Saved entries
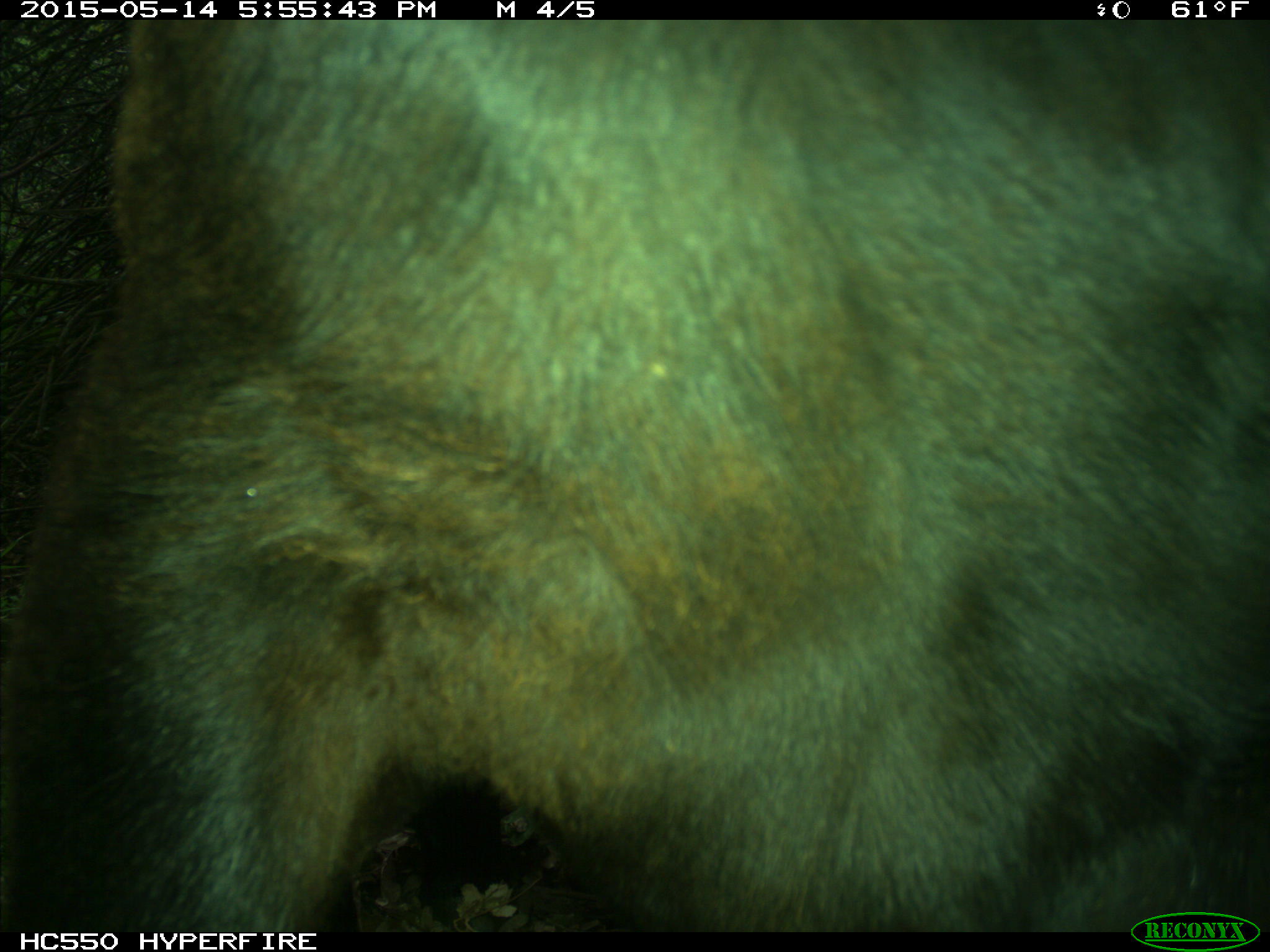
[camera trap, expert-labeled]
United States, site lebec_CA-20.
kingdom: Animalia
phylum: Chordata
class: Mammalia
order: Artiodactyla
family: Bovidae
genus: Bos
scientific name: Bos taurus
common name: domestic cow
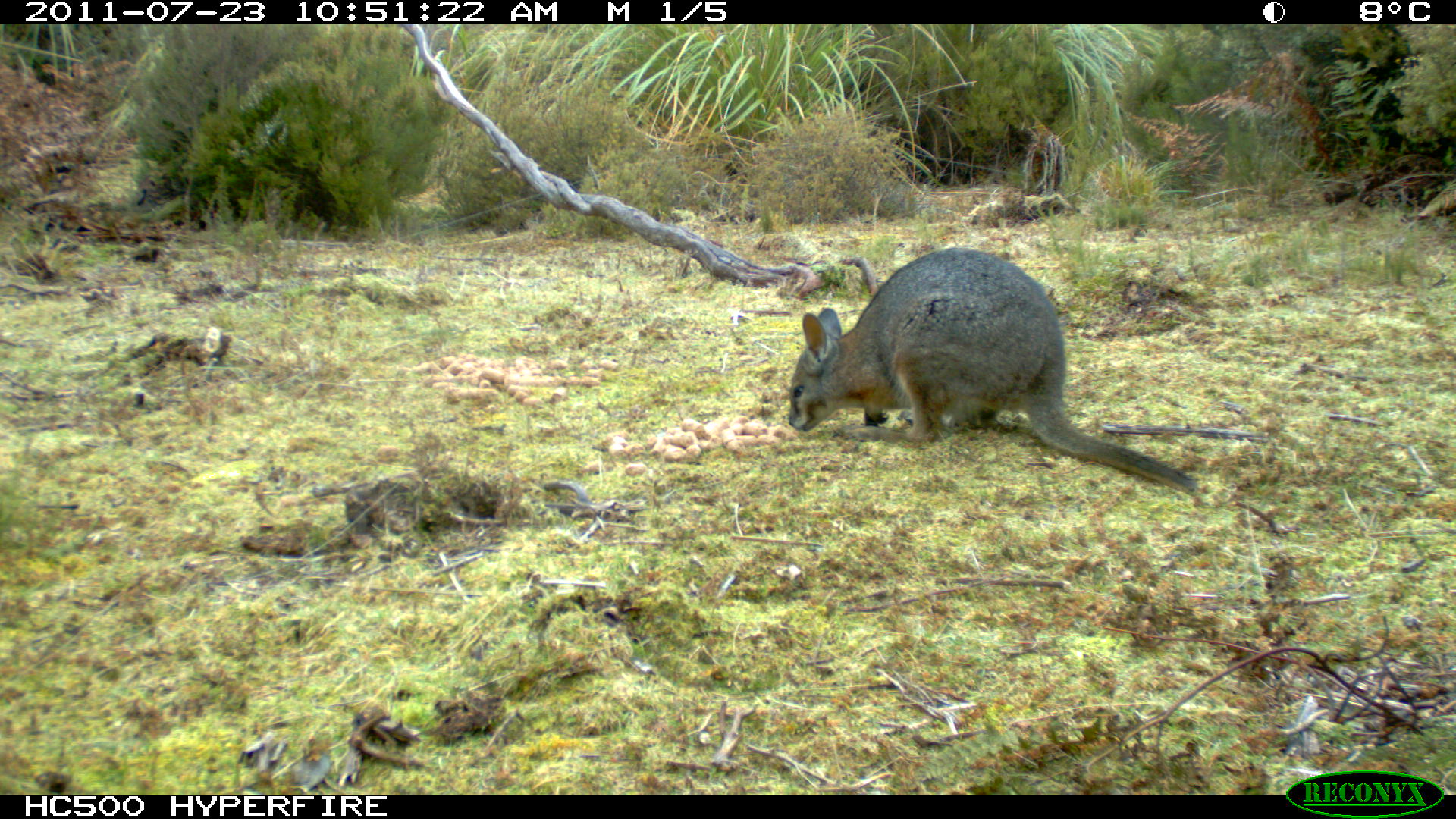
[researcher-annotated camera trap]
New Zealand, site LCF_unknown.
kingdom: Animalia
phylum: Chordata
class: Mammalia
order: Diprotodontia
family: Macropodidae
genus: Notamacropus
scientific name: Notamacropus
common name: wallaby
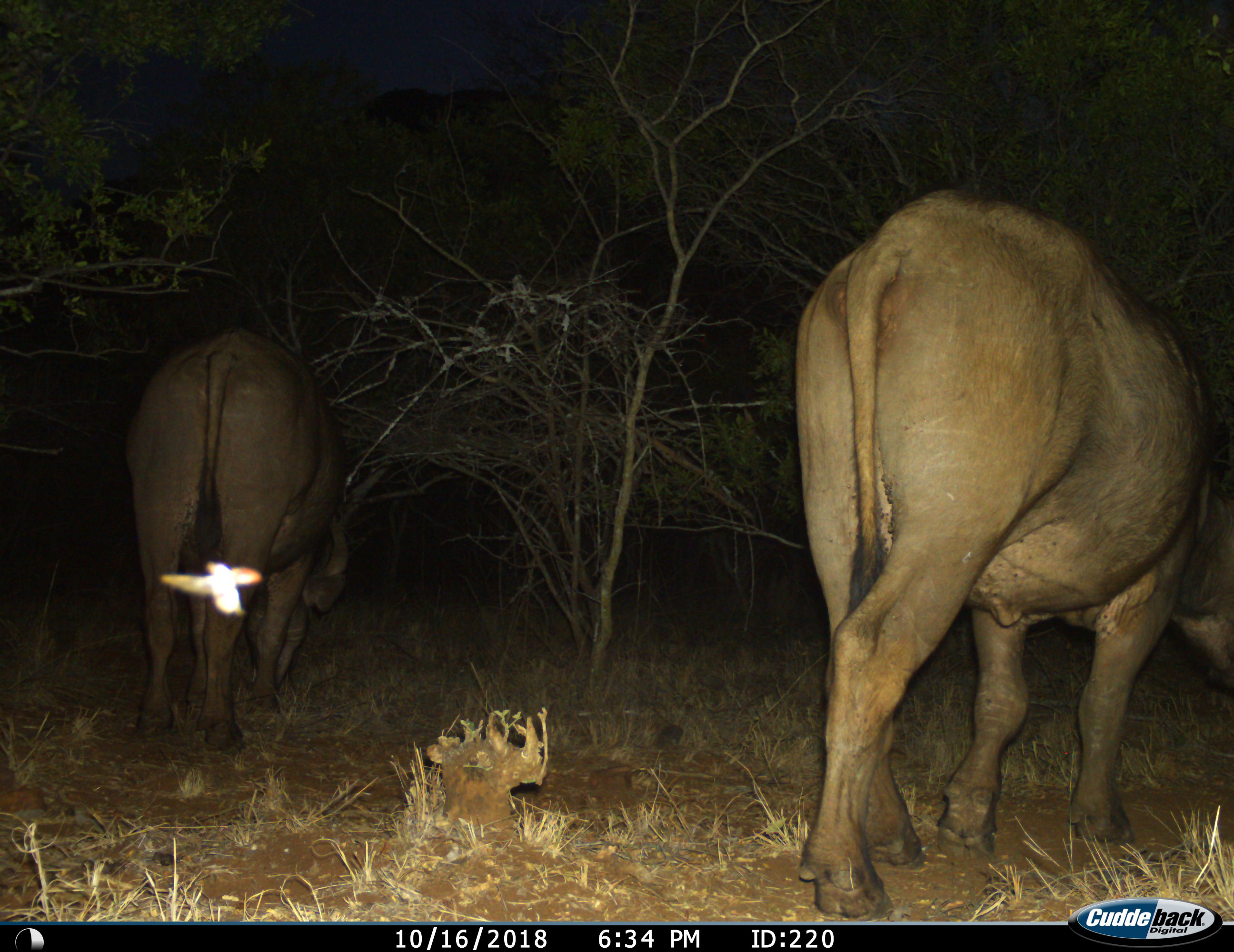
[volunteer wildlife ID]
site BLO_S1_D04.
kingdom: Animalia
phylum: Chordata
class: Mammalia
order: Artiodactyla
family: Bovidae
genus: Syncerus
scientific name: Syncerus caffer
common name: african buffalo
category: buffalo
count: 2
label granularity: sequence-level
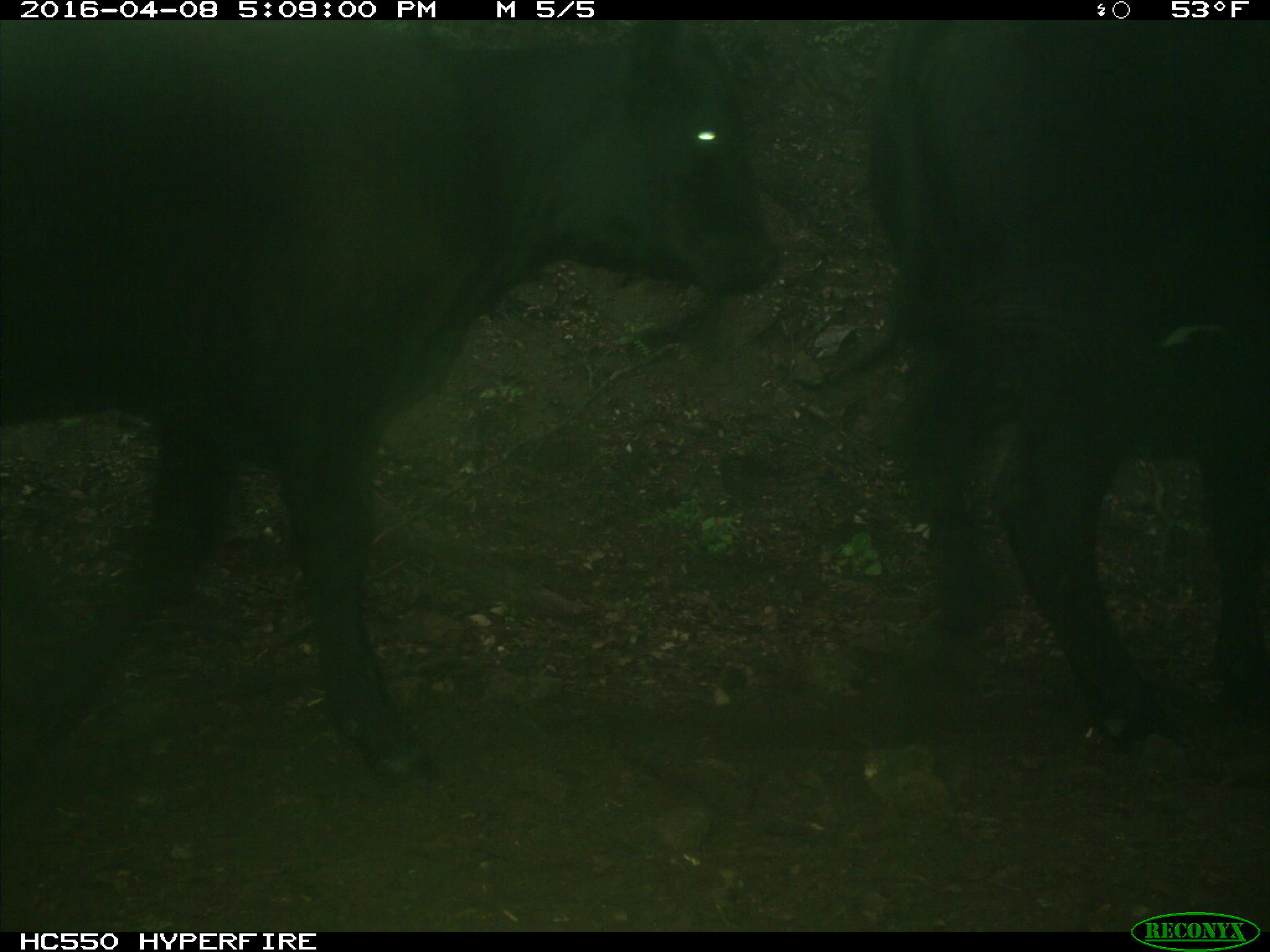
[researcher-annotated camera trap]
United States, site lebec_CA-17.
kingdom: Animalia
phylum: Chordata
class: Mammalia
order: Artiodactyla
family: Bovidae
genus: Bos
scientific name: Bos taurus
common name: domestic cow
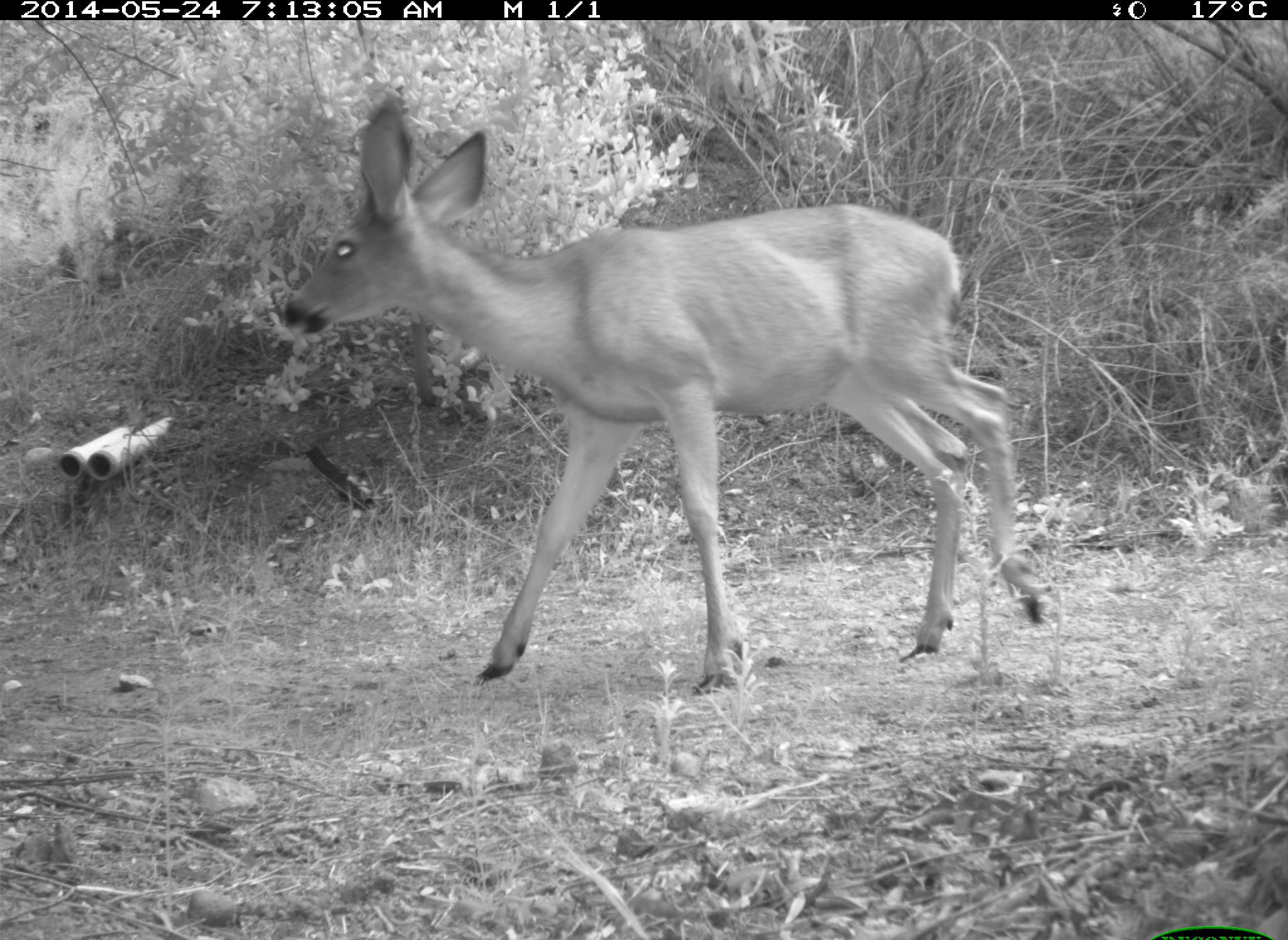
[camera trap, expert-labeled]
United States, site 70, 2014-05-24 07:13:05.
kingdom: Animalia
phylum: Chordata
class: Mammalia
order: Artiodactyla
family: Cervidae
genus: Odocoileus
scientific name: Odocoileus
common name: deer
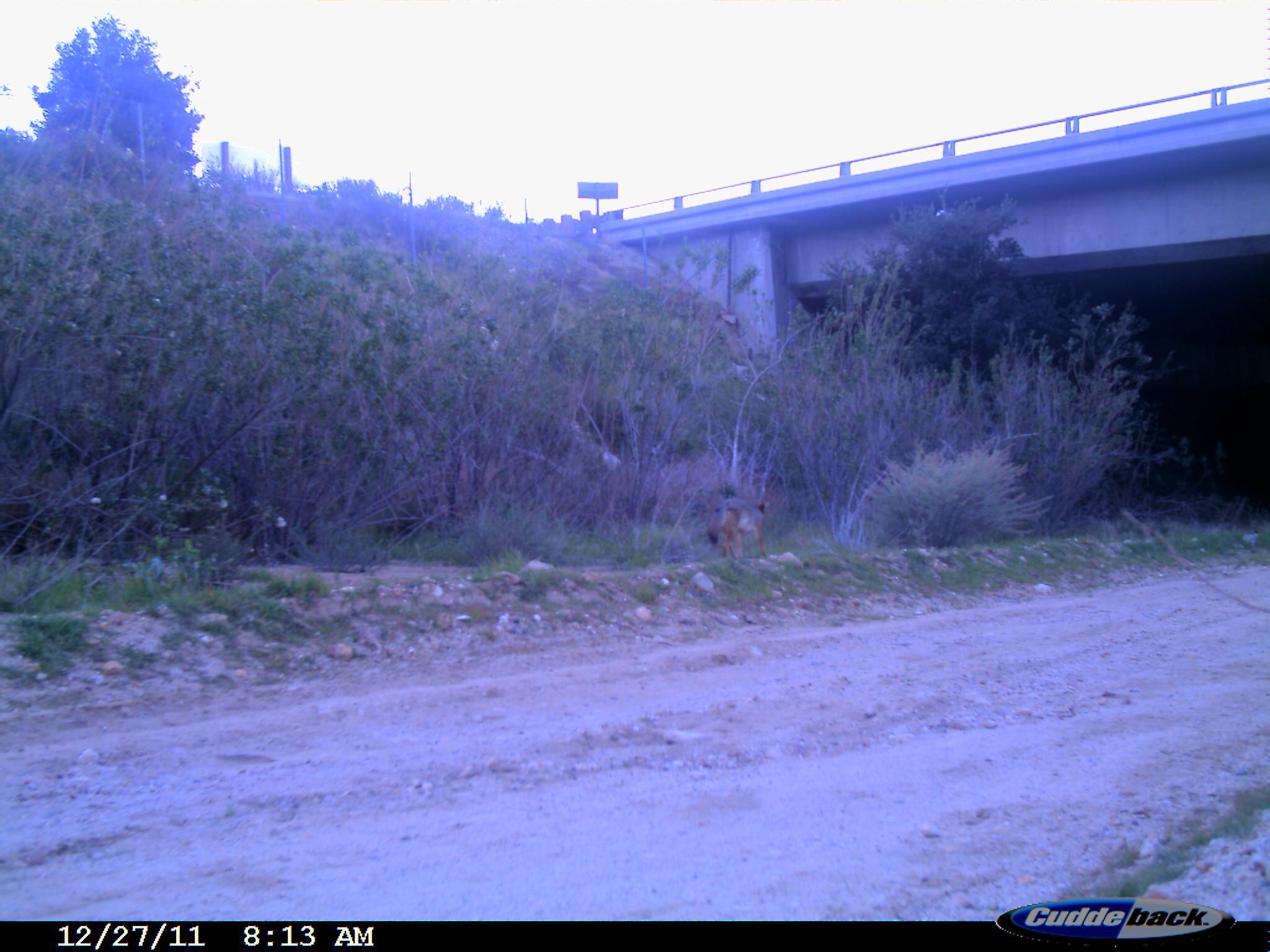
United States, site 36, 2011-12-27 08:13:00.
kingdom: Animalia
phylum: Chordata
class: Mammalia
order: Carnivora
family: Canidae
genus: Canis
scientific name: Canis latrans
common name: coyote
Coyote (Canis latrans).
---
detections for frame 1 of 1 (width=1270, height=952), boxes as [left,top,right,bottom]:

- _Exercise directions_
Could you reproduce the records above exactly, leaving out every picture?

- _Result of this task_
[camera trap, expert-labeled]
United States, site lebec_CA-20.
kingdom: Animalia
phylum: Chordata
class: Mammalia
order: Artiodactyla
family: Bovidae
genus: Bos
scientific name: Bos taurus
common name: domestic cow
[researcher-annotated camera trap]
New Zealand, site LCF_unknown.
kingdom: Animalia
phylum: Chordata
class: Mammalia
order: Diprotodontia
family: Macropodidae
genus: Notamacropus
scientific name: Notamacropus
common name: wallaby
[volunteer wildlife ID]
site BLO_S1_D04.
kingdom: Animalia
phylum: Chordata
class: Mammalia
order: Artiodactyla
family: Bovidae
genus: Syncerus
scientific name: Syncerus caffer
common name: african buffalo
category: buffalo
count: 2
label granularity: sequence-level
[researcher-annotated camera trap]
United States, site lebec_CA-17.
kingdom: Animalia
phylum: Chordata
class: Mammalia
order: Artiodactyla
family: Bovidae
genus: Bos
scientific name: Bos taurus
common name: domestic cow
[camera trap, expert-labeled]
United States, site 70, 2014-05-24 07:13:05.
kingdom: Animalia
phylum: Chordata
class: Mammalia
order: Artiodactyla
family: Cervidae
genus: Odocoileus
scientific name: Odocoileus
common name: deer
United States, site 36, 2011-12-27 08:13:00.
kingdom: Animalia
phylum: Chordata
class: Mammalia
order: Carnivora
family: Canidae
genus: Canis
scientific name: Canis latrans
common name: coyote
Coyote (Canis latrans).
---
detections for frame 1 of 1 (width=1270, height=952), boxes as [left,top,right,bottom]:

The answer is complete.